(Saved entries)
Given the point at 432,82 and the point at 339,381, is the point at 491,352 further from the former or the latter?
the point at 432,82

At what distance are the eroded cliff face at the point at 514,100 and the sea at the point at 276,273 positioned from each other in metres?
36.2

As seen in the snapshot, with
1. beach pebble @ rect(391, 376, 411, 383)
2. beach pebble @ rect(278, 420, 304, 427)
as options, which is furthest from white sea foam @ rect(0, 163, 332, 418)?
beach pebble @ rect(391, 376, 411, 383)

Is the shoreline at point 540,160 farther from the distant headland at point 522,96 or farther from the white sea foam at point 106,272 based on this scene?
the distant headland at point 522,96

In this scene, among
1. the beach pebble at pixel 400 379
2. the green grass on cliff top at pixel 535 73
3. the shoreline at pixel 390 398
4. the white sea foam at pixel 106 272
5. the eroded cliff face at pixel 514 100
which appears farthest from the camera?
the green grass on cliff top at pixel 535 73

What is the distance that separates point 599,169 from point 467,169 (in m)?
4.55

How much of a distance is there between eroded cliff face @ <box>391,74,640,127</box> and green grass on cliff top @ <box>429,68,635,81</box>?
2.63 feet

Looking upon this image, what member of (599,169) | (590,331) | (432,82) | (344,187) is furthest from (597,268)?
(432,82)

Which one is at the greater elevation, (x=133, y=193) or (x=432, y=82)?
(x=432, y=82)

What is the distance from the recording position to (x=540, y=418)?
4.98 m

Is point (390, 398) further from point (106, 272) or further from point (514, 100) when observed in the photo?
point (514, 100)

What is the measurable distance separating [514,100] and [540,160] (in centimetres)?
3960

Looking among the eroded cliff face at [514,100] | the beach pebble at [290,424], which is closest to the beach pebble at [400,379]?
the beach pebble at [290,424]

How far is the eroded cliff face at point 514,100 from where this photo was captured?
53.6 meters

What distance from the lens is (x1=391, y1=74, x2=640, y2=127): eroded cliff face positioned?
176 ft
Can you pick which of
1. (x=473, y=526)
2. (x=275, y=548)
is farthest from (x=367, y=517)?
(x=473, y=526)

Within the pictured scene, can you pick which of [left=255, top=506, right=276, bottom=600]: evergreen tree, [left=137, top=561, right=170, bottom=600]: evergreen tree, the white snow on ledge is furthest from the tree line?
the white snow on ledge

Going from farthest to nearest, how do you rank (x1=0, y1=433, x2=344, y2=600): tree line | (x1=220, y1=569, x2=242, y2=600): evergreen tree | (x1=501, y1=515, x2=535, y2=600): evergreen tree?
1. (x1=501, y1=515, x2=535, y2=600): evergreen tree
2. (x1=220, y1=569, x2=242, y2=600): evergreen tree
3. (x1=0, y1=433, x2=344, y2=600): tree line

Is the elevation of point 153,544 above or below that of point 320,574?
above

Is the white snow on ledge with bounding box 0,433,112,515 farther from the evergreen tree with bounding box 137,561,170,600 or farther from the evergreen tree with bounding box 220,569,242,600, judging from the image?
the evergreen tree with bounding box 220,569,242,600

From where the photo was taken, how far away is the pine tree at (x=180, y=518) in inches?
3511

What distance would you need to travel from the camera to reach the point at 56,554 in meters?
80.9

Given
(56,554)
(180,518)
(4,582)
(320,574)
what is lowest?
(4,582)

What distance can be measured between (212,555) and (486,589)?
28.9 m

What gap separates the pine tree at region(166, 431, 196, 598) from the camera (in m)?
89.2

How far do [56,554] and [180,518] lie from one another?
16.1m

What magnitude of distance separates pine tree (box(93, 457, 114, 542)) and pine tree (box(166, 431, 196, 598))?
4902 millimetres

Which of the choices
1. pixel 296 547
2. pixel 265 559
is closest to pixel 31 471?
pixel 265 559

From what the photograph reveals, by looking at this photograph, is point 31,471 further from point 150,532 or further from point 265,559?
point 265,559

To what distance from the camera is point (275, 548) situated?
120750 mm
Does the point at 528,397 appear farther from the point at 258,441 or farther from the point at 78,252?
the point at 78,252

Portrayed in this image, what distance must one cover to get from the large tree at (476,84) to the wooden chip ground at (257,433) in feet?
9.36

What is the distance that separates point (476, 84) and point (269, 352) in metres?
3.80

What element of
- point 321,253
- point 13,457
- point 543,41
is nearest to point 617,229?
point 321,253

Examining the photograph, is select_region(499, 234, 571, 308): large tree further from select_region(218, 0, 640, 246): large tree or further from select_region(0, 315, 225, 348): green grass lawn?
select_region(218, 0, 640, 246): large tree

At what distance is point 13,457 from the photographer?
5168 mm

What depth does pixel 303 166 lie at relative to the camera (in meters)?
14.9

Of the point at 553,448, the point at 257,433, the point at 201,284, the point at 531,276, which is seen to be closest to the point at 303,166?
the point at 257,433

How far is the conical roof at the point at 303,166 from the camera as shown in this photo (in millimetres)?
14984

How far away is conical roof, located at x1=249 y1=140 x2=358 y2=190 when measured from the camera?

= REQUIRED WORK =
Return each line of the listing that contains the word "away", treating uppercase and lowercase letters as different.

= OUTPUT OF THE TASK =
From where the photo was taken, how far away is the pine tree at (x=180, y=518) in inches?
How far away is conical roof, located at x1=249 y1=140 x2=358 y2=190 when measured from the camera?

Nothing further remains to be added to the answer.